[Text for analysis]

Kinase inhibitor pulldown assay (KiP) for clinical proteomics

Springer Science and Business Media LLC - Tập 21 - Trang 1-17 - 2024
Alexander B. Saltzman1, Doug W. Chan2,3, Matthew V. Holt2, Junkai Wang2,4, Eric J. Jaehnig2, Meenakshi Anurag2, Purba Singh2,5, Anna Malovannaya1,6, Beom-Jun Kim2,7, Matthew J. Ellis2
1Mass Spectrometry Proteomics Core, Advanced Technology Cores, Baylor College of Medicine, Houston, USA
2Lester and Sue Smith Breast Center and Dan L. Duncan Comprehensive Cancer Center, Baylor College of Medicine, Houston, USA
3MD Anderson Cancer Center, Houston, USA
4Department of Molecular and Cellular Biology, Baylor College of Medicine, Houston, USA
5Johnson & Johnson, Springhouse, USA
6Department of Biochemistry and Molecular Pharmacology, Baylor College of Medicine, Houston, USA
7AstraZeneca, Gaithersburg USA

Tóm tắt

Protein kinases are frequently dysregulated and/or mutated in cancer and represent essential targets for therapy. Accurate quantification is essential. For breast cancer treatment, the identification and quantification of the protein kinase ERBB2 is critical for therapeutic decisions. While immunohistochemistry (IHC) is the current clinical diagnostic approach, it is only semiquantitative. Mass spectrometry-based proteomics offers quantitative assays that, unlike IHC, can be used to accurately evaluate hundreds of kinases simultaneously. The enrichment of less abundant kinase targets for quantification, along with depletion of interfering proteins, improves sensitivity and thus promotes more effective downstream analyses. Multiple kinase inhibitors were therefore deployed as a capture matrix for kinase inhibitor pulldown (KiP) assays designed to profile the human protein kinome as broadly as possible. Optimized assays were initially evaluated in 16 patient derived xenograft models (PDX) where KiP identified multiple differentially expressed and biologically relevant kinases. From these analyses, an optimized single-shot parallel reaction monitoring (PRM) method was developed to improve quantitative fidelity. The PRM KiP approach was then reapplied to low quantities of proteins typical of yields from core needle biopsies of human cancers. The initial prototype targeting 100 kinases recapitulated intrinsic subtyping of PDX models obtained from comprehensive proteomic and transcriptomic profiling. Luminal and HER2 enriched OCT-frozen patient biopsies subsequently analyzed through KiP-PRM also clustered by subtype. Finally, stable isotope labeled peptide standards were developed to define a prototype clinical method. Data are available via ProteomeXchange with identifiers PXD044655 and PXD046169.

[/Text for analysis]
[Records provided]

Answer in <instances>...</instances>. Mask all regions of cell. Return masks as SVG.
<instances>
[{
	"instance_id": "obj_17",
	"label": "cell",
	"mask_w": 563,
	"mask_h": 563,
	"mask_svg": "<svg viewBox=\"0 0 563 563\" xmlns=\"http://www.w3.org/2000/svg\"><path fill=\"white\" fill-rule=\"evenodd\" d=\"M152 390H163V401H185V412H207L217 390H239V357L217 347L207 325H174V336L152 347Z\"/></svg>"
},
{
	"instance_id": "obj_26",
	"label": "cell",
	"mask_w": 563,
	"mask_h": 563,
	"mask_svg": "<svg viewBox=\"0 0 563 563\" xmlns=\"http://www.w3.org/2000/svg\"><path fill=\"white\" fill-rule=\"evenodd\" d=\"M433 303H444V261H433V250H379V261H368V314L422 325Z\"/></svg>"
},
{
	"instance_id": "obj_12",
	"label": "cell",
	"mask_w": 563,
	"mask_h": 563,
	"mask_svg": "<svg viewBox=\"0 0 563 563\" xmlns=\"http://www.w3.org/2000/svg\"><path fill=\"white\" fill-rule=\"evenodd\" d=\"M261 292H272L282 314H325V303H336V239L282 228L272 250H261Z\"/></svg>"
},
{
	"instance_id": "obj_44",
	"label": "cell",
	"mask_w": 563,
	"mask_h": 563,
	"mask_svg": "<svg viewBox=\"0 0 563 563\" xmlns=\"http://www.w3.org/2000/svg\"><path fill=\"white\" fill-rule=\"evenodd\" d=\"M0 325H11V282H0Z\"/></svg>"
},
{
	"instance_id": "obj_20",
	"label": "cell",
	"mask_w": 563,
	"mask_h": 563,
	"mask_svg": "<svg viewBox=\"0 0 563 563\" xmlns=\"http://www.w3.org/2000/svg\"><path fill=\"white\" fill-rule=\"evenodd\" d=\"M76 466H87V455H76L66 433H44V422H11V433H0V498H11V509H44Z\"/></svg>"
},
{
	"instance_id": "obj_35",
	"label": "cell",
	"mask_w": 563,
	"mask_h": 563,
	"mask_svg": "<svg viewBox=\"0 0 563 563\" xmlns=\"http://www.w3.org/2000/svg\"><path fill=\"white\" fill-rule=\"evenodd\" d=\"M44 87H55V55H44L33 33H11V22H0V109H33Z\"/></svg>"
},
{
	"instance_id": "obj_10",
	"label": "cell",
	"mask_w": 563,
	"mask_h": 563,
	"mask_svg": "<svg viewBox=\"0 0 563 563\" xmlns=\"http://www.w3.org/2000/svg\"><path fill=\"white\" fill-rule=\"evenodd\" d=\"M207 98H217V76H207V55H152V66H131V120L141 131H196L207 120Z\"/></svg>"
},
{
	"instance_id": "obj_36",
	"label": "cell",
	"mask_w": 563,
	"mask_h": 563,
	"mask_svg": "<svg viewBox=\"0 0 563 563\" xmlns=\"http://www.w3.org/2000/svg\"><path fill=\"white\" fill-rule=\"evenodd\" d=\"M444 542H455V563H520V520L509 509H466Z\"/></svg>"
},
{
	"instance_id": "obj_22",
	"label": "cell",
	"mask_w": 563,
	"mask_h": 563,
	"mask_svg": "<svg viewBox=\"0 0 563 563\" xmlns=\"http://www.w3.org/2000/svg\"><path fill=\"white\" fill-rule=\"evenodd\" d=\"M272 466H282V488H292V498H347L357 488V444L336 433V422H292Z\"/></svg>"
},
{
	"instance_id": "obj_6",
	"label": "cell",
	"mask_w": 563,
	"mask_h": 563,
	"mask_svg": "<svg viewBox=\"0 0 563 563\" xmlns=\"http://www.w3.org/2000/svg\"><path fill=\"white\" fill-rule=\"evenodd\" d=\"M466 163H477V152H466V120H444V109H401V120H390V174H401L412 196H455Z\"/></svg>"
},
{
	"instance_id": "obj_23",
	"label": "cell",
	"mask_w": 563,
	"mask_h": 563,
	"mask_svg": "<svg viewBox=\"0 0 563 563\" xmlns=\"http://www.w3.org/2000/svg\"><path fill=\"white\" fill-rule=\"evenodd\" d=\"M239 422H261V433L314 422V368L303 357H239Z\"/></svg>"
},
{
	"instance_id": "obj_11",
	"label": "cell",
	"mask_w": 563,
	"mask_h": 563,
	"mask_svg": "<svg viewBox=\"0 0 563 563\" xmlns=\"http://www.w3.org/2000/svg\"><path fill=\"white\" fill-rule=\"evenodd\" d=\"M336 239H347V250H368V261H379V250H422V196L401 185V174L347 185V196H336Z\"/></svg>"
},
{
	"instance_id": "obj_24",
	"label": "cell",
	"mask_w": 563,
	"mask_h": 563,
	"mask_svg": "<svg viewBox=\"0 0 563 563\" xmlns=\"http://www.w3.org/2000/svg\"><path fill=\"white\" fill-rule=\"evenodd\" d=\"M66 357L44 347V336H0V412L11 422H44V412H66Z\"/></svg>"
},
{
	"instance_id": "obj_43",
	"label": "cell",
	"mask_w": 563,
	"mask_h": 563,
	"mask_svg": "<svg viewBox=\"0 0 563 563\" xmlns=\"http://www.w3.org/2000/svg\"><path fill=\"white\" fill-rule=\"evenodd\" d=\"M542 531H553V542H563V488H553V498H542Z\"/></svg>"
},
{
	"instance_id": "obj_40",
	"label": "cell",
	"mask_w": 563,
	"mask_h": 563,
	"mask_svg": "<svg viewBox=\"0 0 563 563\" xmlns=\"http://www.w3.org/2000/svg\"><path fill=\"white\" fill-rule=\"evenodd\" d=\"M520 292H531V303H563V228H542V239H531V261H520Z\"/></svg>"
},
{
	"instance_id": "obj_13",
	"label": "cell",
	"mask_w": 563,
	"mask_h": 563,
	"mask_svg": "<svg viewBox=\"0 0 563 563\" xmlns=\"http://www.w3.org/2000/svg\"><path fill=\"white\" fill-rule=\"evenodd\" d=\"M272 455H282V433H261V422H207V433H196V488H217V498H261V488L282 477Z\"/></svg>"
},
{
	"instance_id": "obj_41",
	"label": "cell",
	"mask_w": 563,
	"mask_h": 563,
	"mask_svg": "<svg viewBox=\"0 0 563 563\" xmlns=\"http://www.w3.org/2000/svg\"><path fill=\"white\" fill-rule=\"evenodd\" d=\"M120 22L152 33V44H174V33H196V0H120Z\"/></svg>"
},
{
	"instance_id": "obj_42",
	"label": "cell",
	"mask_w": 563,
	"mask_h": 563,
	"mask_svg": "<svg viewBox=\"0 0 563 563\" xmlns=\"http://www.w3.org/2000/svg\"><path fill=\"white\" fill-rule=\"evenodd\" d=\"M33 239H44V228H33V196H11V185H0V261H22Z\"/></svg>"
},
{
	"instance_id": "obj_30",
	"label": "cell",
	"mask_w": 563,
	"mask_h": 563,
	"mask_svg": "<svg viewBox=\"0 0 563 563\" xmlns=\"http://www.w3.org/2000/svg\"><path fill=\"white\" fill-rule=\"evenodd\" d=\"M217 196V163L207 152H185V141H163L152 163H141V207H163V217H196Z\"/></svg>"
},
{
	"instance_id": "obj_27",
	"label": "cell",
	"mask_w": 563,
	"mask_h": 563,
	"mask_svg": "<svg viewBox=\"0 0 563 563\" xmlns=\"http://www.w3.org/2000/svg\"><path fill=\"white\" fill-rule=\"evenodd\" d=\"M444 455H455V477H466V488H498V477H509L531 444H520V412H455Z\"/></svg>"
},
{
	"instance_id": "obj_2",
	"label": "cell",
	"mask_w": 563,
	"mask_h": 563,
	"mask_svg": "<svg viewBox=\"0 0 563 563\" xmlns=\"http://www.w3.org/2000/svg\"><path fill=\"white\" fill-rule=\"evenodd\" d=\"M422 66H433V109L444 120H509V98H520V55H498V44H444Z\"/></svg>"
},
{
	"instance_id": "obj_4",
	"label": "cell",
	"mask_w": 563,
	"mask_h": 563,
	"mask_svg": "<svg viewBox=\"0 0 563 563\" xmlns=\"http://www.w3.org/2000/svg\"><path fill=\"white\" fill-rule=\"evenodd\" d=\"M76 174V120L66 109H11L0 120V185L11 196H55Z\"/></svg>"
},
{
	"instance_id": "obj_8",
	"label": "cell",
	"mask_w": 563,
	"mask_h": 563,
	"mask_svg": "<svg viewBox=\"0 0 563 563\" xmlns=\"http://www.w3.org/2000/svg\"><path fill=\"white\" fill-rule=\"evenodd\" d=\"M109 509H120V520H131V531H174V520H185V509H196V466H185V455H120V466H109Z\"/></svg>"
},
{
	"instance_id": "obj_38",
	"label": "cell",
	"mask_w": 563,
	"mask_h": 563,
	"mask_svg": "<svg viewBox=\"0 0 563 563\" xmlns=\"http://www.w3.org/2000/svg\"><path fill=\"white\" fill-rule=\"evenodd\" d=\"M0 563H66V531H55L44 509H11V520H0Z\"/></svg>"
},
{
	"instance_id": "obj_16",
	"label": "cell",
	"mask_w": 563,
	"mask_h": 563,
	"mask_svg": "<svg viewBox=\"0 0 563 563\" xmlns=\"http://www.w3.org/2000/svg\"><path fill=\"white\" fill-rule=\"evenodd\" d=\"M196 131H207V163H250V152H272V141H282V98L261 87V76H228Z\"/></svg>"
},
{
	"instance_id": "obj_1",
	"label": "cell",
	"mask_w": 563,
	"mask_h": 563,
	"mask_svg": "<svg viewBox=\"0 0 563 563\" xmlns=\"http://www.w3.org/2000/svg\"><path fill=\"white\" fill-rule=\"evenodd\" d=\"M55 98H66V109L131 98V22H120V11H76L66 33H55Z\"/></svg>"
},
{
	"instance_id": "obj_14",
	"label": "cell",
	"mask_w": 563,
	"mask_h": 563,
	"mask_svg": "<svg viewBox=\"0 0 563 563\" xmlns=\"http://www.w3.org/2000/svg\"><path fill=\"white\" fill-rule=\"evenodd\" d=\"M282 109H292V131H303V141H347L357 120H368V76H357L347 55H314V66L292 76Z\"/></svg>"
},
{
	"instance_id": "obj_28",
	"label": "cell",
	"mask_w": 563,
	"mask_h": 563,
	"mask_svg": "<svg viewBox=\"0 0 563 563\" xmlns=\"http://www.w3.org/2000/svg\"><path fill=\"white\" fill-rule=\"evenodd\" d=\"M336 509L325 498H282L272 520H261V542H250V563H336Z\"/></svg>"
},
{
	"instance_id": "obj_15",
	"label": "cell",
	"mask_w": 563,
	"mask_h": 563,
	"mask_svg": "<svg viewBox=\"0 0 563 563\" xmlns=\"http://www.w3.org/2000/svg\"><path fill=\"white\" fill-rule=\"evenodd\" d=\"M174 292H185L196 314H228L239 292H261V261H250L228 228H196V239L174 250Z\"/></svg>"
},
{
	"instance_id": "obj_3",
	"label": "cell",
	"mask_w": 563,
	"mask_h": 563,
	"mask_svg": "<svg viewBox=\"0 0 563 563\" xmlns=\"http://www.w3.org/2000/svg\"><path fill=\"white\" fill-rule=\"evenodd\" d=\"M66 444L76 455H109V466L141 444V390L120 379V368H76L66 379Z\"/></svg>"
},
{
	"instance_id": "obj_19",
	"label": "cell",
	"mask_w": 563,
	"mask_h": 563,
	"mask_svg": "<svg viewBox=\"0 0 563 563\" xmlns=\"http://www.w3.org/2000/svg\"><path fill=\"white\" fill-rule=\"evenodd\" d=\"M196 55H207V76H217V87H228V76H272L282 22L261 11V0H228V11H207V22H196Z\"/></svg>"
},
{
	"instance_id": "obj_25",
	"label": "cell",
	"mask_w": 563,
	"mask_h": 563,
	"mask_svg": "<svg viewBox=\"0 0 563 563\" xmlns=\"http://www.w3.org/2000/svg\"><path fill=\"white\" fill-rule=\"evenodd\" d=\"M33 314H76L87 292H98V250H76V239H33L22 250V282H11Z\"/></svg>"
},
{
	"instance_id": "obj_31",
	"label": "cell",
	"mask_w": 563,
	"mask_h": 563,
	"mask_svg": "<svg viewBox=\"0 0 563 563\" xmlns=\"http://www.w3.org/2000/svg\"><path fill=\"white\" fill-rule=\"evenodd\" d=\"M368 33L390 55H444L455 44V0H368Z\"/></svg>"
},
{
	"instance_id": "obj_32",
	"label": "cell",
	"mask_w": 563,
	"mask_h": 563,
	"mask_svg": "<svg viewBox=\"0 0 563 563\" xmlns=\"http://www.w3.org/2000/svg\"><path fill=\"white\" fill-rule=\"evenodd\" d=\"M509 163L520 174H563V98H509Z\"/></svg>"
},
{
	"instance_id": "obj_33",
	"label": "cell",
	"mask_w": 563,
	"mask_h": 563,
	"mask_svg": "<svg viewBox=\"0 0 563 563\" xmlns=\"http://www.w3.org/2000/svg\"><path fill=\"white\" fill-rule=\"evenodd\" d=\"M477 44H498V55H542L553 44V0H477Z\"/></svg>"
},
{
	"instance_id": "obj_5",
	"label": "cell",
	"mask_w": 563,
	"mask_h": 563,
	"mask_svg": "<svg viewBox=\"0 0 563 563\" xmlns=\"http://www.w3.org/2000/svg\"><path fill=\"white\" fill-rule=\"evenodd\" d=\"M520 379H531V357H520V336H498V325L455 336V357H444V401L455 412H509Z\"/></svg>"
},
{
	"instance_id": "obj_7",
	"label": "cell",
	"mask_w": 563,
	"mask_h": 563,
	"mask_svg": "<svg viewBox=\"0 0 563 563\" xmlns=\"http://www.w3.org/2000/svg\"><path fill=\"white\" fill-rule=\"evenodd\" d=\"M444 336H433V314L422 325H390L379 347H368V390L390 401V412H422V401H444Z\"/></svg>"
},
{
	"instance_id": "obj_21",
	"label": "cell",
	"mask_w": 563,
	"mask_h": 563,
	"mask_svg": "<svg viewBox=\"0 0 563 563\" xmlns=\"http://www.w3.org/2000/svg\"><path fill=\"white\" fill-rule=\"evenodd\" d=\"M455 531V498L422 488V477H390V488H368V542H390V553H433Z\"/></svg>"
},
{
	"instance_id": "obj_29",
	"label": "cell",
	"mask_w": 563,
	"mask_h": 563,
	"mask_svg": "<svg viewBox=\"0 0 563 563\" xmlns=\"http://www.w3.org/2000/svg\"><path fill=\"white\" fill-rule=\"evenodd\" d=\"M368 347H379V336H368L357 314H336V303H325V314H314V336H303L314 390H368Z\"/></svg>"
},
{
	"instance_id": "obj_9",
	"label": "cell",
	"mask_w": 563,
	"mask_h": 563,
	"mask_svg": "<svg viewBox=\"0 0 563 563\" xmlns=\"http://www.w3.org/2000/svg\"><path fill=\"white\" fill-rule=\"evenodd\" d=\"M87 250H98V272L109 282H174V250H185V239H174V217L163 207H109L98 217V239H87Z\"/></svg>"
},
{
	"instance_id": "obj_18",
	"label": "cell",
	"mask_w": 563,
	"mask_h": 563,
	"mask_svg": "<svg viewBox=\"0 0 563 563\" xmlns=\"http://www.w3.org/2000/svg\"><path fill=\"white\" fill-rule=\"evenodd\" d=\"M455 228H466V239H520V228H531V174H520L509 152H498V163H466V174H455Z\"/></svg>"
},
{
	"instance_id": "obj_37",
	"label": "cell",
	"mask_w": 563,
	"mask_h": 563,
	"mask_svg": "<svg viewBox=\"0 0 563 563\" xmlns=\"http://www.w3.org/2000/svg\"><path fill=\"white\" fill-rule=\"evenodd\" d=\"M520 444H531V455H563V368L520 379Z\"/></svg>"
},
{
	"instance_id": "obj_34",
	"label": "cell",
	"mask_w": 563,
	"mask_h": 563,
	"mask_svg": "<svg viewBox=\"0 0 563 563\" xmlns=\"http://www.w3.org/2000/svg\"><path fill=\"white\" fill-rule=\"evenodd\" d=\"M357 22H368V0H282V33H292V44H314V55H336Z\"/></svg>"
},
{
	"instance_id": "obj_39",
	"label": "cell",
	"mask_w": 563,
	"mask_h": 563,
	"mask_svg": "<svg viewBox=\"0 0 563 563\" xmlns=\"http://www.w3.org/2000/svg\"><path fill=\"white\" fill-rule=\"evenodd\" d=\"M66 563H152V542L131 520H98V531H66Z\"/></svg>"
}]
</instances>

[/Records provided]

● Activity: Please state how many kinases the initial prototype targeted, according to the abstract on kinase inhibitor pulldown assays.

● Task output: 100 kinases.